Comment 3 Vladimir Makarov 2020-02-27 16:36:16 UTC

  I checked the new results

https://lnt.opensuse.org/db_default/v4/SPEC/graph?plot.0=288.240.0

It seems the patch solved the problem.

Comment 4 Jeffrey A. Law 2020-02-27 19:08:30 UTC

Per c#3.

Comment 5 GCC Commits 2020-02-28 16:29:13 UTC

The master branch has been updated by Vladimir Makarov <vmakarov@gcc.gnu.org>:

https://gcc.gnu.org/g:f3ce088645e5305d932380c7520809181b2d2eb9

commit r10-6919-gf3ce088645e5305d932380c7520809181b2d2eb9
Author: Vladimir N. Makarov <vmakarov@redhat.com>
Date:   Fri Feb 28 11:27:30 2020 -0500

    One more patch for PR93564: Prefer smaller hard regno when we do not honor reg alloc order.
    
    2020-02-28  Vladimir Makarov  <vmakarov@redhat.com>
    
    	PR rtl-optimization/93564
    	* ira-color.c (assign_hard_reg): Prefer smaller hard regno when we
    	do not honor reg alloc order.

Comment 6 Martin Liška 2020-03-03 08:24:06 UTC

> and I see a smaller slow down on different configurations:
> https://lnt.opensuse.org/db_default/v4/SPEC/graph?plot.0=10.477.0
> https://lnt.opensuse.org/db_default/v4/SPEC/graph?plot.0=297.477.0

Thank you Vladimir looking into it. For these 2 regression, I still see it regressing (one even worse after the revision).
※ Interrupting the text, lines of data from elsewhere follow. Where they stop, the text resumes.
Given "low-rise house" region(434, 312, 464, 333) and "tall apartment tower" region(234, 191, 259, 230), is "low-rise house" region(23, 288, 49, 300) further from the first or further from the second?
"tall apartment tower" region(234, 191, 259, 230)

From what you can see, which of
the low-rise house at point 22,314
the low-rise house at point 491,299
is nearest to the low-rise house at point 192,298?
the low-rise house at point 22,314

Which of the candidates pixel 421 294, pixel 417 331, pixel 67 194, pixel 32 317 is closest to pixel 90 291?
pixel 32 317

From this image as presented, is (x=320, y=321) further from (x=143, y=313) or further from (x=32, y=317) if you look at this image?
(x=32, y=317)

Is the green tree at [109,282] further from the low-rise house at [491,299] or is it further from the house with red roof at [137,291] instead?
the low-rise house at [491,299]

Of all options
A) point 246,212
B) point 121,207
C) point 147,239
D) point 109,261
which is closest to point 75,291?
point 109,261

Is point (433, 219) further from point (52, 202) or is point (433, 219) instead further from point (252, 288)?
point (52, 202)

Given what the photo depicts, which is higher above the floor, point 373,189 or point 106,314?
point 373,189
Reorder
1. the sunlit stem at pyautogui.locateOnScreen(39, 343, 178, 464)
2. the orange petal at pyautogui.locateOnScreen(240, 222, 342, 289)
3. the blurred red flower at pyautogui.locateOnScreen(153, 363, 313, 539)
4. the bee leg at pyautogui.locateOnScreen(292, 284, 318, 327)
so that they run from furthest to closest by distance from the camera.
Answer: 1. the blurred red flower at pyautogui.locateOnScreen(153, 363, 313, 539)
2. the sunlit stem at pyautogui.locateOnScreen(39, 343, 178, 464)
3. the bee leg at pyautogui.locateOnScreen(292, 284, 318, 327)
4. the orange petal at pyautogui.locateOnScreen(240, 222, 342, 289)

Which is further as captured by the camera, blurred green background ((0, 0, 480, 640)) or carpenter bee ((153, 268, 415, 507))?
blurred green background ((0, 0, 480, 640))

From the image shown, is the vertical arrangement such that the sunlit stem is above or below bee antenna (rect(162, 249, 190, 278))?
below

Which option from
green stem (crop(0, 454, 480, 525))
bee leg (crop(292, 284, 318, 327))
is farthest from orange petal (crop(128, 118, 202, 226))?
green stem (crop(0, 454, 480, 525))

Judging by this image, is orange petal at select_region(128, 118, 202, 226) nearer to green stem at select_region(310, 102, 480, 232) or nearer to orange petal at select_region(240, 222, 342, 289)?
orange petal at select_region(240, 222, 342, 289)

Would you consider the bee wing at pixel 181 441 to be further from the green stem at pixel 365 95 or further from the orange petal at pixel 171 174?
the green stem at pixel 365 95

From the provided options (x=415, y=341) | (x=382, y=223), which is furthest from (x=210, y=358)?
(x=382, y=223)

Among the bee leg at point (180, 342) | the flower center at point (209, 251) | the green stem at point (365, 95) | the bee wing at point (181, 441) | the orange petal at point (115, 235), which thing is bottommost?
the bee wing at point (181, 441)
Morever, there's one another lbm regression on Zen:
https://lnt.opensuse.org/db_default/v4/SPEC/graph?plot.0=259.477.0&plot.1=29.477.0&

To be honest, we slightly analyzer lbm performance on Zen some time ago and we identified regression which depends on code layout (density of SSE instructions that probably can't fit in a u-op cache, or something similar).

Comment 7 Martin Liška 2020-03-11 12:06:18 UTC

commit r10-7093-g5dc1390b41db5c1765e25fd21dad1a930a015aac
Author: Vladimir N. Makarov <vmakarov@redhat.com>
Date:   Mon Mar 9 14:05:09 2020 -0400

    Revert: One more patch for PR93564: Prefer smaller hard regno when we do not honor reg alloc order.
    
    2020-03-09  Vladimir Makarov  <vmakarov@redhat.com>
    
            Revert:
    
            2020-02-28  Vladimir Makarov  <vmakarov@redhat.com>
    
            PR rtl-optimization/93564
            * ira-color.c (assign_hard_reg): Prefer smaller hard regno when we
            do not honor reg alloc order.